What you will do = Images do not belong in the copy. Retype all the entries below exactly.

Given information =
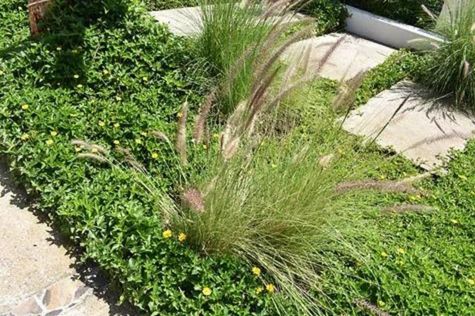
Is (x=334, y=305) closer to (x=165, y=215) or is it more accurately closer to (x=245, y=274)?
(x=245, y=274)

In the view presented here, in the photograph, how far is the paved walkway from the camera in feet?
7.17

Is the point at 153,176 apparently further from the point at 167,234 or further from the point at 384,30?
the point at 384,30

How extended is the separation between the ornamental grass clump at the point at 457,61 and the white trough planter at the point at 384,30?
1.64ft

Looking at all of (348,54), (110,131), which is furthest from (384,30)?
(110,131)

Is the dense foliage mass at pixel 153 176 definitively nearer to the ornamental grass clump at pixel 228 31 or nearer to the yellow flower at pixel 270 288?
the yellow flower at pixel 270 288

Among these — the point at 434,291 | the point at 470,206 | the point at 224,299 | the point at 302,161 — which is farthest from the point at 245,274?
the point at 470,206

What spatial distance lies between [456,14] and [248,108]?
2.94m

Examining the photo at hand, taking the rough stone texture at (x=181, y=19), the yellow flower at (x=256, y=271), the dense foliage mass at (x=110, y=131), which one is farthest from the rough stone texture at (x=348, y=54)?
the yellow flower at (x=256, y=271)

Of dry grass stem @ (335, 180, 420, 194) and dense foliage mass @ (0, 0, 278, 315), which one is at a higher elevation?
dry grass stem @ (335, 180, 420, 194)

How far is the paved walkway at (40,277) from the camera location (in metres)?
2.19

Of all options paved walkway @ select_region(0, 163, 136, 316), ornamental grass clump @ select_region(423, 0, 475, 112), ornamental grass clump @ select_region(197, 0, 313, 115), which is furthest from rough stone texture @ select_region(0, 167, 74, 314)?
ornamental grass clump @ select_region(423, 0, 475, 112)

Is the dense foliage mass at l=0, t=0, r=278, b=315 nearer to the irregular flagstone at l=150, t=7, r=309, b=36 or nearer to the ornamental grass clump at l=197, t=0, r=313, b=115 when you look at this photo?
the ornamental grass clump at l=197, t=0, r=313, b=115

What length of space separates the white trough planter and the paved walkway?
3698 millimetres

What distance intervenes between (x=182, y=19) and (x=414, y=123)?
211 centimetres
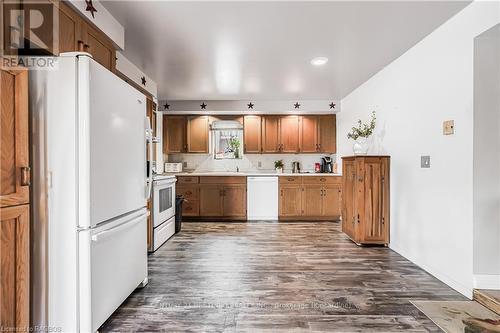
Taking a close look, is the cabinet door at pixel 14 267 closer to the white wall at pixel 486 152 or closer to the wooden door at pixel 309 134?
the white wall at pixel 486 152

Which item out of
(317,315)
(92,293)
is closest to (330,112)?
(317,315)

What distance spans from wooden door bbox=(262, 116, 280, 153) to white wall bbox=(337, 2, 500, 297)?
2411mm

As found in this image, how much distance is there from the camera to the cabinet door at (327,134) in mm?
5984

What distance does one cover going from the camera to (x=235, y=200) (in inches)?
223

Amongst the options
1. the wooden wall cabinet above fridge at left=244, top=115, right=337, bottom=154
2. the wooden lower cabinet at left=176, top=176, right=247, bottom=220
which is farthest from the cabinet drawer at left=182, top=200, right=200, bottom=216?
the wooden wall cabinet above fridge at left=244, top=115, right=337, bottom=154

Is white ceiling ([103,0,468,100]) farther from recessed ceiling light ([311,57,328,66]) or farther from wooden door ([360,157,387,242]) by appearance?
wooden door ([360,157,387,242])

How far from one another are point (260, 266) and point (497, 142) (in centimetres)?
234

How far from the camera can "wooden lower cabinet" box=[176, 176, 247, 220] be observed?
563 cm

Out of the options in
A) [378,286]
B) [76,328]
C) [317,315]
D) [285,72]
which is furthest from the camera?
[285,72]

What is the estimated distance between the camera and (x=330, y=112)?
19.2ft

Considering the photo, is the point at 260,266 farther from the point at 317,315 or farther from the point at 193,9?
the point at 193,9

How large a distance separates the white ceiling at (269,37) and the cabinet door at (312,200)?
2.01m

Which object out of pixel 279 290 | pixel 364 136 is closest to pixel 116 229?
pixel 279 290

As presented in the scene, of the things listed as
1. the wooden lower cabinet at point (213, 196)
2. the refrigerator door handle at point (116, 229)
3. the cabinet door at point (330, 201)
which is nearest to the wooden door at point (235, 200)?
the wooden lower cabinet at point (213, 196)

Exercise result =
Is (x=334, y=305) closer to (x=165, y=215) or is it more accurately closer to (x=245, y=274)?
(x=245, y=274)

In the view presented here, in the photograph, how far is the paved walkway from the camera in feet?
7.17

Is the point at 153,176 apparently further from the point at 167,234 or further from the point at 384,30?
the point at 384,30

How extended is the separation between the ornamental grass clump at the point at 457,61 and the white trough planter at the point at 384,30?
1.64ft

Looking at all of (348,54), (110,131), which is furthest from (384,30)?
(110,131)

Is the dense foliage mass at pixel 153 176 definitively nearer to the ornamental grass clump at pixel 228 31 or nearer to the yellow flower at pixel 270 288?
the yellow flower at pixel 270 288

Among these — the point at 434,291 | the point at 470,206 | the point at 224,299 | the point at 302,161 — which is farthest from the point at 245,274?
the point at 470,206

What spatial distance lies between [456,14] and [248,108]?
2.94m

Examining the photo at hand, taking the rough stone texture at (x=181, y=19), the yellow flower at (x=256, y=271), the dense foliage mass at (x=110, y=131), which one is farthest from the rough stone texture at (x=348, y=54)?
the yellow flower at (x=256, y=271)

Of dry grass stem @ (335, 180, 420, 194) and dense foliage mass @ (0, 0, 278, 315), which one is at a higher elevation?
dry grass stem @ (335, 180, 420, 194)

How far is the paved walkway at (40,277) from the camera location (in metres)?
2.19

Of all options paved walkway @ select_region(0, 163, 136, 316), ornamental grass clump @ select_region(423, 0, 475, 112), ornamental grass clump @ select_region(197, 0, 313, 115), which is furthest from rough stone texture @ select_region(0, 167, 74, 314)?
ornamental grass clump @ select_region(423, 0, 475, 112)

Is the dense foliage mass at l=0, t=0, r=278, b=315 nearer to the irregular flagstone at l=150, t=7, r=309, b=36 or nearer to the ornamental grass clump at l=197, t=0, r=313, b=115 when you look at this photo?
the ornamental grass clump at l=197, t=0, r=313, b=115

What length of space separates the white trough planter and the paved walkway?
3698 millimetres

What distance intervenes between (x=182, y=19) and (x=414, y=123)?
211 centimetres
Taking a close look, is the cabinet door at pixel 14 267 closer to the white wall at pixel 486 152 or closer to the wooden door at pixel 309 134?
the white wall at pixel 486 152

Which item out of
(317,315)
(92,293)
is closest to (330,112)?
(317,315)

What distance spans from wooden door bbox=(262, 116, 280, 153) to white wall bbox=(337, 2, 500, 297)?
2411mm

As found in this image, how much distance is there from the camera to the cabinet door at (327,134) in mm?
5984

What distance does one cover going from the camera to (x=235, y=200) (in inches)?
223

Amongst the options
1. the wooden wall cabinet above fridge at left=244, top=115, right=337, bottom=154
2. the wooden lower cabinet at left=176, top=176, right=247, bottom=220
which is farthest from the cabinet drawer at left=182, top=200, right=200, bottom=216?
the wooden wall cabinet above fridge at left=244, top=115, right=337, bottom=154

Is white ceiling ([103,0,468,100]) farther from recessed ceiling light ([311,57,328,66]) or farther from wooden door ([360,157,387,242]) by appearance?
wooden door ([360,157,387,242])

How far from one another are point (260, 266) and point (497, 142) (in centimetres)?
234

How far from the camera can "wooden lower cabinet" box=[176, 176, 247, 220] be observed?
563 cm

Out of the options in
A) [378,286]
B) [76,328]
C) [317,315]
D) [285,72]
which is furthest from the camera?
[285,72]

What is the estimated distance between the camera and (x=330, y=112)?
19.2ft

Considering the photo, is the point at 260,266 farther from the point at 317,315 or farther from the point at 193,9?
the point at 193,9

How large a distance separates the white ceiling at (269,37) and the cabinet door at (312,200)?
2.01m

Which object out of pixel 279 290 | pixel 364 136 is closest to pixel 116 229?
pixel 279 290

As presented in the scene, of the things listed as
1. the wooden lower cabinet at point (213, 196)
2. the refrigerator door handle at point (116, 229)
3. the cabinet door at point (330, 201)
which is nearest to the wooden door at point (235, 200)?
the wooden lower cabinet at point (213, 196)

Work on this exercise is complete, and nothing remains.